Soltanto nel 1890, con l’entrata in vigore del codice penale Zanardelli, lo sciopero, sul piano formale, fu ammesso, purché non attuato con “violenza o minaccia” tendenti a coartare “la libertà, individuale, di lavoro o di industria”. Restavano, però, in realtà, profonde limitazioni, poiché la giurisprudenza da un lato interpretò estensivamente la nozione di “violenza o minaccia”; d’altro lato, continuò a considerare lo sciopero, sul piano civilistico, un inadempimento contrattuale dell’obbligazione di lavoratore.

I regimi totalitari a cavallo delle due guerre mondiali si proponevano di negare l’esistenza del conflitto tra capitale e lavoro, e condussero alla totale privazione della libertà sindacale. Nell’esperienza comunista, l’eliminazione della proprietà privata e la collettivizzazione dei mezzi di produzione portò all’assorbimento del sistema di relazioni industriali nell’organizzazione statale.

L’esperienza corporativa, invece, pretendeva che le categorie produttive cooperassero alla realizzazione di fini pubblici ritenuti superiori, e di conseguenza le fece oggetto di una organica disciplina funzionale a questi fini. Il sindacato, così, perse le sue caratteristiche di associazione spontanea, libera ed autonoma, per diventare uno strumento dello Stato, chiamato a perseguire non più l’interesse privato dei singoli associati ma il superiore interesse pubblico dell’economia.

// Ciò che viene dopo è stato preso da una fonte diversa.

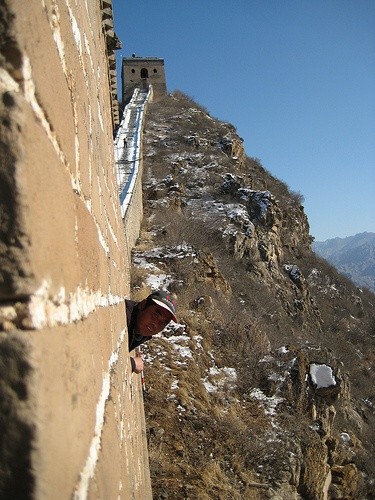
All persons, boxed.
[124,289,179,375]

I sindacati, assorbiti così nell’organizzazione dello Stato e dotati di personalità di diritto pubblico, assumevano una sorta di rappresentanza legale della categoria. Essi avevano il potere di stipulare contratti collettivi, annoverati tra le fonti di diritto, i quali avevano efficacia generale e carattere inderogabile. Il conflitto, infine, era severamente represso, poiché tanto lo sciopero, quanto la serrata venivano sanzionati penalmente essendo considerati un attentato all’ordine pubblico economico.

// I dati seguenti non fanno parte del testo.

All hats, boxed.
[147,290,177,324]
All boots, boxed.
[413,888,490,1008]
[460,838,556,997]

La soluzione dei conflitti sindacali, quindi, era affidata esclusivamente al potere dello Stato, essendo prevista una Magistratura del lavoro, alla quale venivano deferite non solo le controversie collettive di natura giuridica in materia di interpretazione e di applicazione della legge e dei contratti collettivi corporativi, ma anche quelle di natura meramente economica, concernenti le richieste di nuove condizioni di lavoro, ove fosse risultato impossibile un accordo in sede sindacale. In questa ultima ipotesi, la Magistratura del lavoro doveva giudicare secondo equità, non limitandosi a contemperare gli interessi dei datori di lavoro con quelli dei lavoratori, poiché essa doveva tutelare gli interessi superiori della produzione.